→ Your goal: Update the part of the records that opens with the line containing "Is (29,36) or (47,67) positioned higher up?" and closes with the line containing "31.1 meters" by changing "optical center" to "lens center", leaving everything else as it is. Return only those lines.

(Collected data entries)
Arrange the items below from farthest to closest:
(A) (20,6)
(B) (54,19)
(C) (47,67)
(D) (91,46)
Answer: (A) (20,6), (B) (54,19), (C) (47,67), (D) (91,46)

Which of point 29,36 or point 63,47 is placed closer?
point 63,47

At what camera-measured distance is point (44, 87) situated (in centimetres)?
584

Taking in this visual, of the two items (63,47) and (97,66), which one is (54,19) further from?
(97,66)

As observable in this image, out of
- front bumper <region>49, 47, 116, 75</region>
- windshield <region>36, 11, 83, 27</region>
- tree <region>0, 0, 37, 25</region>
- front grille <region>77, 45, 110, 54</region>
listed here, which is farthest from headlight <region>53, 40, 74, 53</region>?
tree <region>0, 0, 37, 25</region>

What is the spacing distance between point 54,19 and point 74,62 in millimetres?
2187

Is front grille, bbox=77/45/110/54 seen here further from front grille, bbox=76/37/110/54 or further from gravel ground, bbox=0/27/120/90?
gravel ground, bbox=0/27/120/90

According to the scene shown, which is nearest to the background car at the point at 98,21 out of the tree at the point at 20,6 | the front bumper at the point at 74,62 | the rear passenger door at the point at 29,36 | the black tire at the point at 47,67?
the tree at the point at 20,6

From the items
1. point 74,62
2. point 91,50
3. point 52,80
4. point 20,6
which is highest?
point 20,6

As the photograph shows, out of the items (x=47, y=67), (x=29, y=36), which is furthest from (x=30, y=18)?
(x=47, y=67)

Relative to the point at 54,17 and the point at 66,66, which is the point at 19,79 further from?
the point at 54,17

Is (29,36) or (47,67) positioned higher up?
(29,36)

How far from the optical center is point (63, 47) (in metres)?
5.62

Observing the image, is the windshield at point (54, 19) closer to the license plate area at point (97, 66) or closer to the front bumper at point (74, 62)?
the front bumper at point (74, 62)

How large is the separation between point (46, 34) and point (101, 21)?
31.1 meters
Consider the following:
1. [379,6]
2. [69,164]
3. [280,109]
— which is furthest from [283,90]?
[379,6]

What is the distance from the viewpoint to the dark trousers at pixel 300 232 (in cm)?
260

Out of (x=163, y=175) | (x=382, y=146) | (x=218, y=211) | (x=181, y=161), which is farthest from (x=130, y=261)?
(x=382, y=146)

→ Task solution:
Is (29,36) or (47,67) positioned higher up?
(29,36)

How far from the lens center is point (63, 47) (in metres)?
5.62

Observing the image, is the windshield at point (54, 19) closer to the license plate area at point (97, 66) or closer to the front bumper at point (74, 62)?
the front bumper at point (74, 62)

How large is the separation between point (46, 34) and point (101, 21)?
31.1 meters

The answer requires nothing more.